Start of EXERCISE MATERIALS
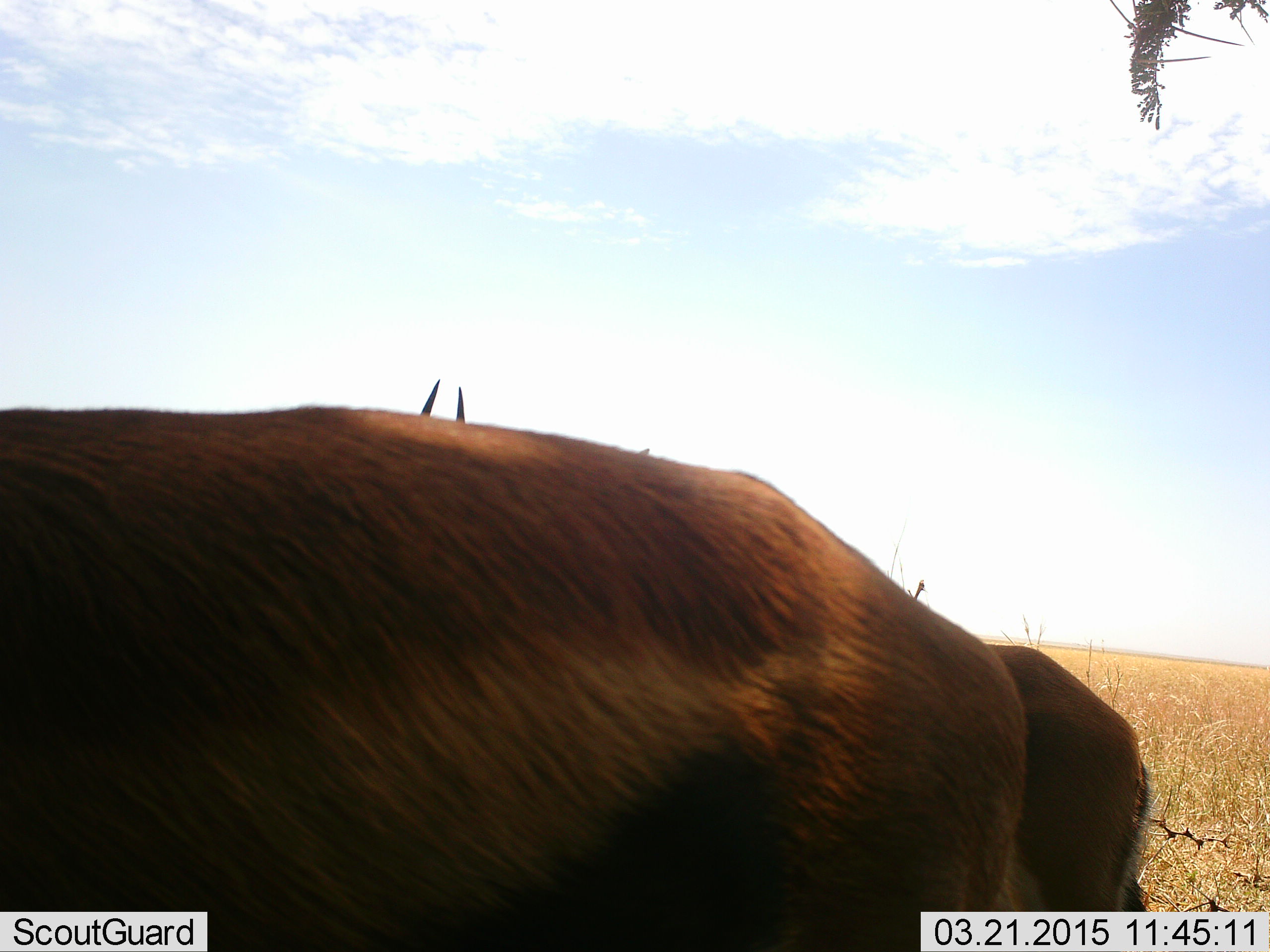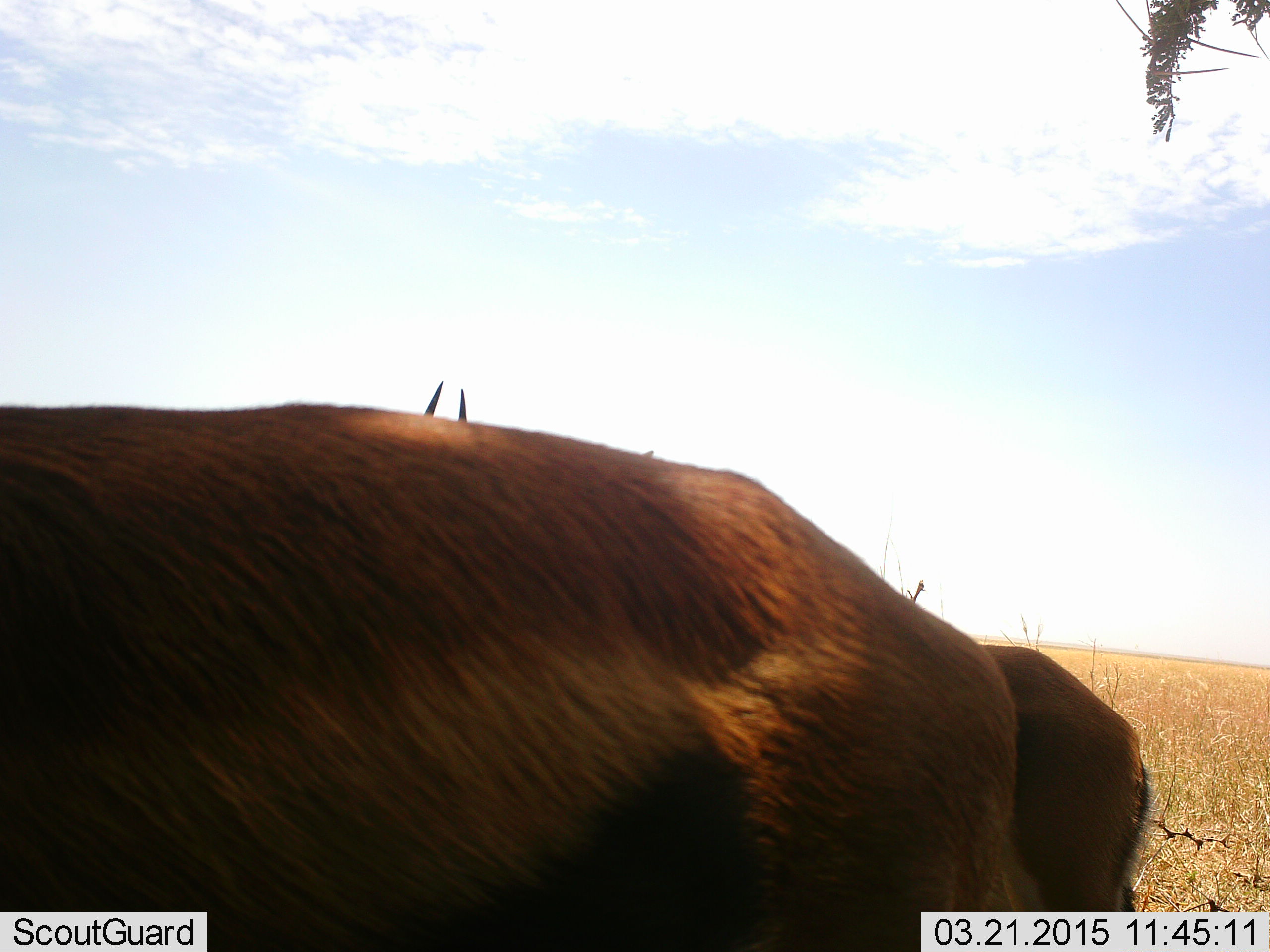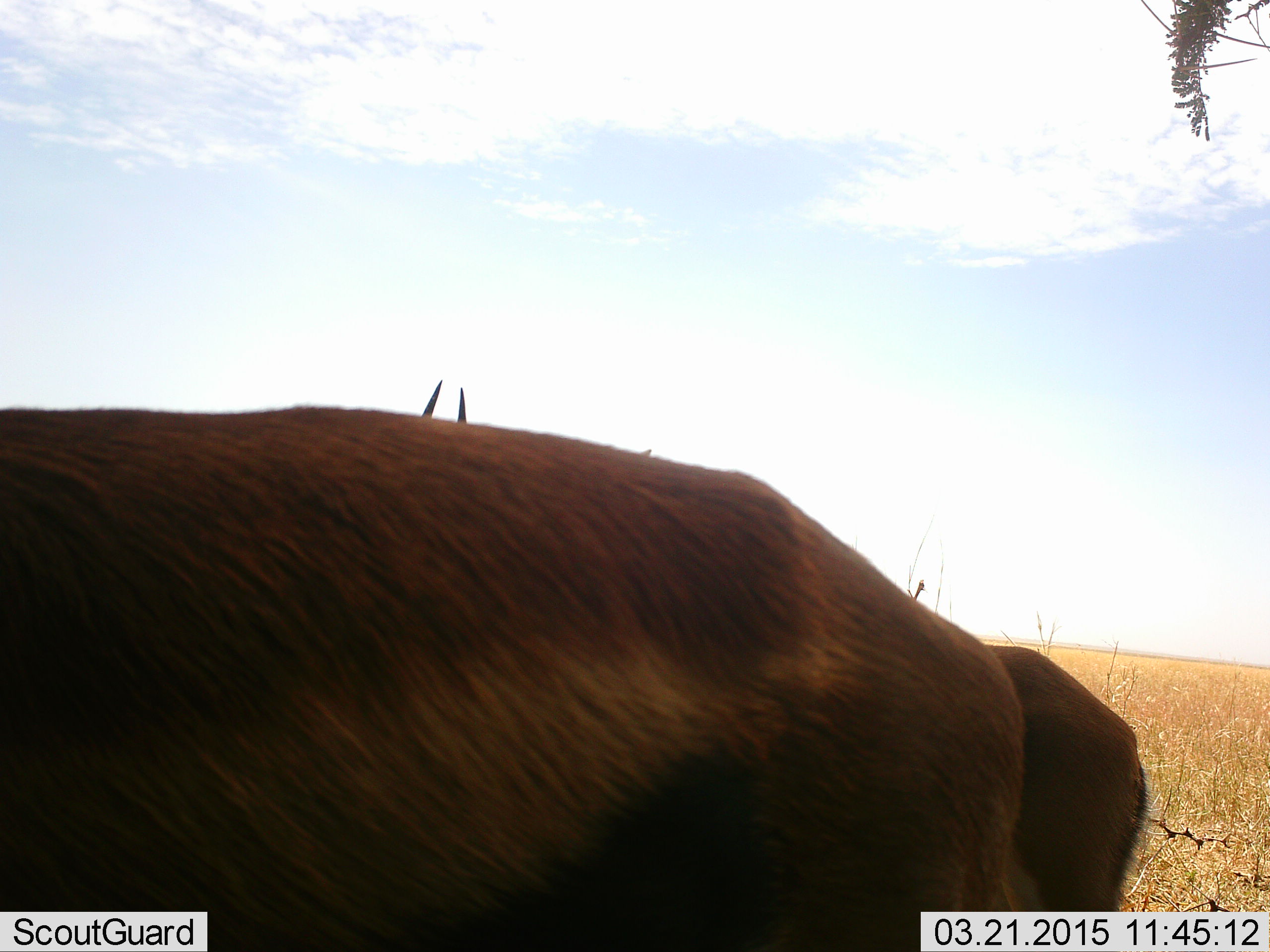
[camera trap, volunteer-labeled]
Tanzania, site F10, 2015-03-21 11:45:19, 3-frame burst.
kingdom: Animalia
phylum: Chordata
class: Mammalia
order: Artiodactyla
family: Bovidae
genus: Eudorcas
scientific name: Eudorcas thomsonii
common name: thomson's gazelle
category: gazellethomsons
End of EXERCISE MATERIALS
Start of EXERCISE MATERIALS
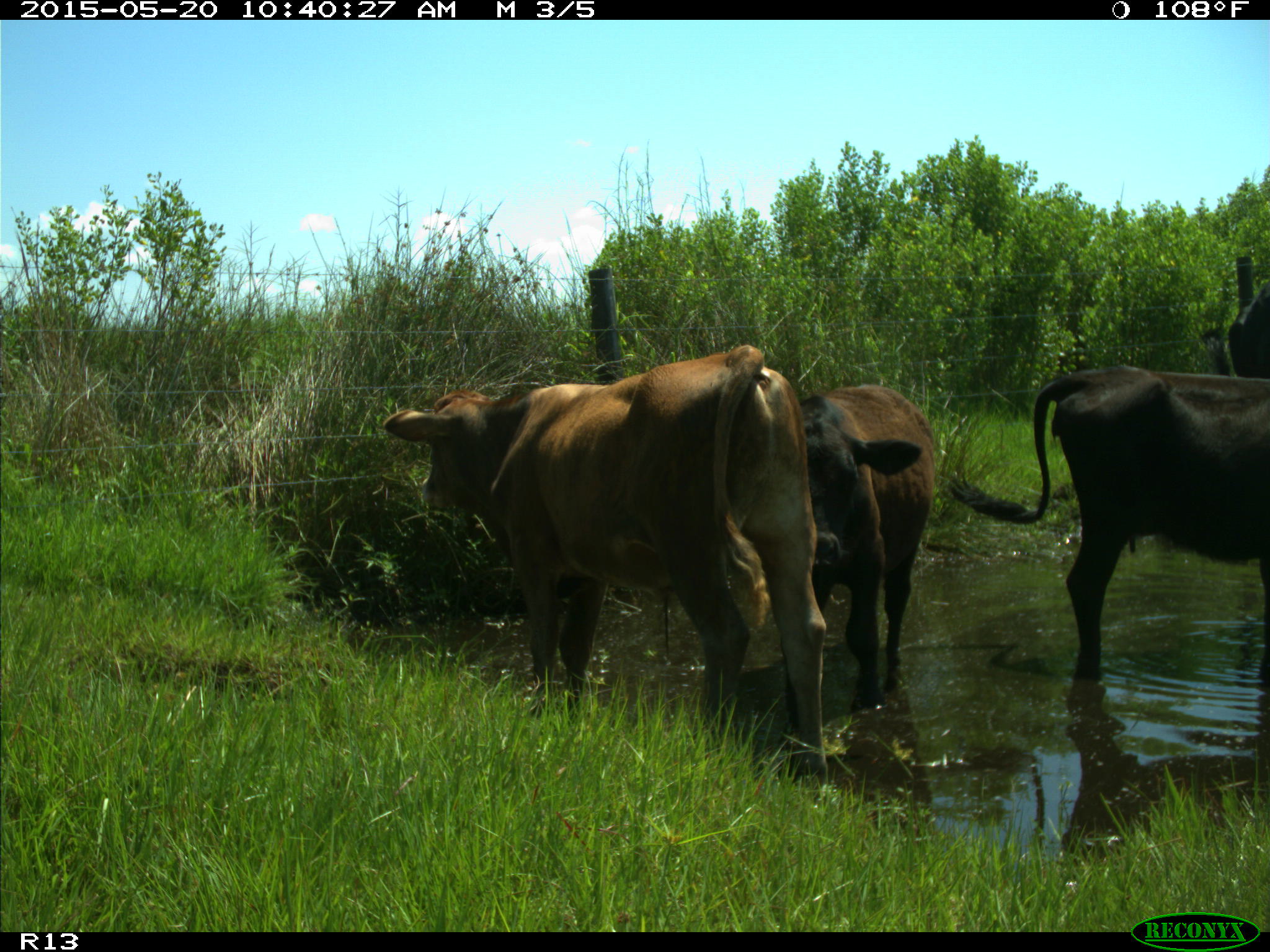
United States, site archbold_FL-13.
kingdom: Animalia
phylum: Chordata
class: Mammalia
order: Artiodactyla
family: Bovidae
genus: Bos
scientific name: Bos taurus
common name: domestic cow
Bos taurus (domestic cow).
End of EXERCISE MATERIALS
Nothing should appear in the answer except the lines above from the line with "[camera trap, volunteer-labeled]" through the line with "category: gazellethomsons", both included, written out exactly.

[camera trap, volunteer-labeled]
Tanzania, site F10, 2015-03-21 11:45:19, 3-frame burst.
kingdom: Animalia
phylum: Chordata
class: Mammalia
order: Artiodactyla
family: Bovidae
genus: Eudorcas
scientific name: Eudorcas thomsonii
common name: thomson's gazelle
category: gazellethomsons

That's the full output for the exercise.